Hi helix84:

Thanks for the prompt response! It's very much appreciated :).

Thanks also for the explanation on search and browse. That really helped clear 
things up!

I just have a few remaining follow-up questions.

1) Is it necessary to run "index-update" and/or "update-discovery-index" as 
cronjobs? The indexes and browse tables appear to be updated automatically 
(notwithstanding that cocoon caching issue), so it doesn't seem necessary. 

I imagine "index-update" should only need to be run after changes to the 
indexing structure have occurred? 

Also, "update-discovery-index" might only need to be run regularly (i.e. daily) 
with the optimize option?


2) In regards to statistics (e.g. /xmlui/statistics/ and /jspui/statistics/), 
I've figured this one out! One needs to use the commands "[dspace]/bin/dspace 
stat-initial" and "[dspace]/bin/dspace stat-report-initial" to generate the 
traditional pre-1.6 statistics. Then use the 
"stat-monthly","stat-report-monthly","stat-general", and "stat-report-general" 
commands as cronjobs moving forward for regular updates.

The first command scans the logs and the second creates the static HTML pages. 
(Interestingly, the HTML pages are only needed for the JSPUI. I guess there 
must be a mechanism where the XMLUI pulls directly from the generated .dat 
files. I assume there are no database tables for this.)

That said, there are missing statistics. The sections "Words Searched", "Items 
Viewed", and "User Logins" are empty. While anything related to search/views 
are absent in other sections as well. I figured that it might be because these 
stats are tracked in Solr, but I imagine the events are still logged the same 
as before?

I've seen statistics present in AgriOcean 1.7.1 installs (which use DSpace 
1.7), so perhaps the pre-1.6 stat scripts are looking for events that DSpace 
3.x describes differently in the logs? That's my best guess. And/or that 
AgriOcean doesn't use Solr for stats?

I would love to hear feedback on this one for people using DSpace 1.7.x/1.8.x 
and/or DSpace 3.x

--
PS: Withdrawn items still appear in Solr usage statistics in the DSpace UI but 
they show a number (perhaps their internal UID?) instead of their title. Is 
this intentional or should withdrawn items not appear in the usage statistics?
--

3) As for the cocoon cache, I've followed your suggestion of using 
"index-update", but it hasn't changed anything.

Any time I change the title of an item, the old title is presented when 
browsing (in the XMLUI - no the JSPUI) but is updated everywhere else.
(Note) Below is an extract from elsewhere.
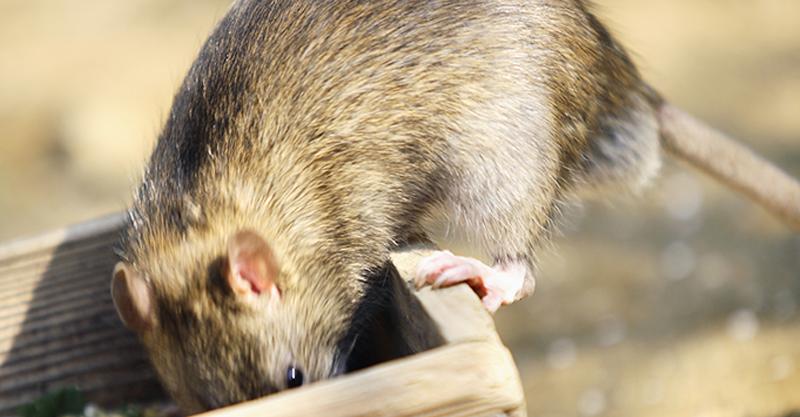 עכברים. צילום אילוסטרציה א.ס.א.פ קריאייטיב/INGIMAGE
This behaviour is identical even when using the SolrBrowseDAO.

So far, the only way I've gotten the correct title to show in the browse is to 
clear the cache or to add a new item (which must trigger a new page to be 
created and cached).

--

Thanks once again for your help. I greatly appreciate the insight :)

-David

-----Original Message-----
From: ivan.ma...@gmail.com [mailto:ivan.ma...@gmail.com] On Behalf Of helix84
Sent: Wednesday, 27 November 2013 8:45 PM
To: David Cook
Cc: dspace-tech
Subject: Re: [Dspace-tech] Difference between Lucene and Solr Indexing Commands

Hi David,

all your questions are very valid and as we're in a transition phase between 
the old search and Discovery, there are some minor caveats.
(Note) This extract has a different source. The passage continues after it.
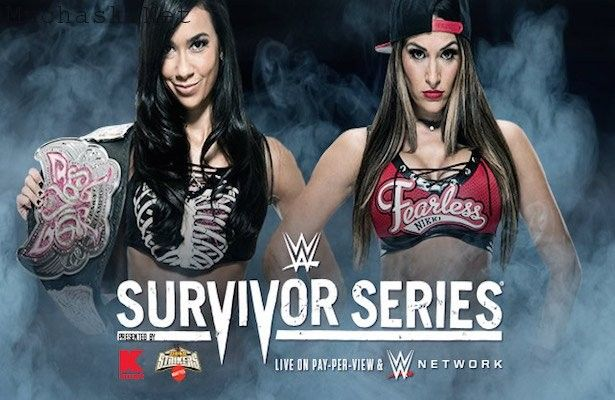 Divas Championship Match WWE Survivor Series 2014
On Wed, Nov 27, 2013 at 8:11 AM, David Cook <dc...@prosentient.com.au> wrote:
> 1)      By default (i.e. Discovery is disabled and there is no OAI-PMH
> cronjob), Solr is only used for statistics, yes? Instead, 
> indexing/searching/retrieving metadata is handled by another entity 
> (Lucene and/or the database)?

That's correct as of DSpace 3.x. Search is handled by Lucene; browse and 
itemcounter (collections strengths, disabled by default) is handled by helper 
tables in the DB. DSpace 4.x will have Discovery by default and the indexing 
commands will be renamed for clarity.

> How do the following commands factor in? Are these commands that 
> manipulate the Lucene indexes based on the database?

Yes, in 3.x index-init and index-update work on the Lucene index and the browse 
DB tables. itemcounter works on the item counter DB table.

> (When Discovery is enabled, these
> commands no longer have any effect, correct? Instead, one uses 
> “[dspace]/bin/dspace update-discovery-index” which is the only command 
> that Solr API uses to manipulate the Lucene indexes?)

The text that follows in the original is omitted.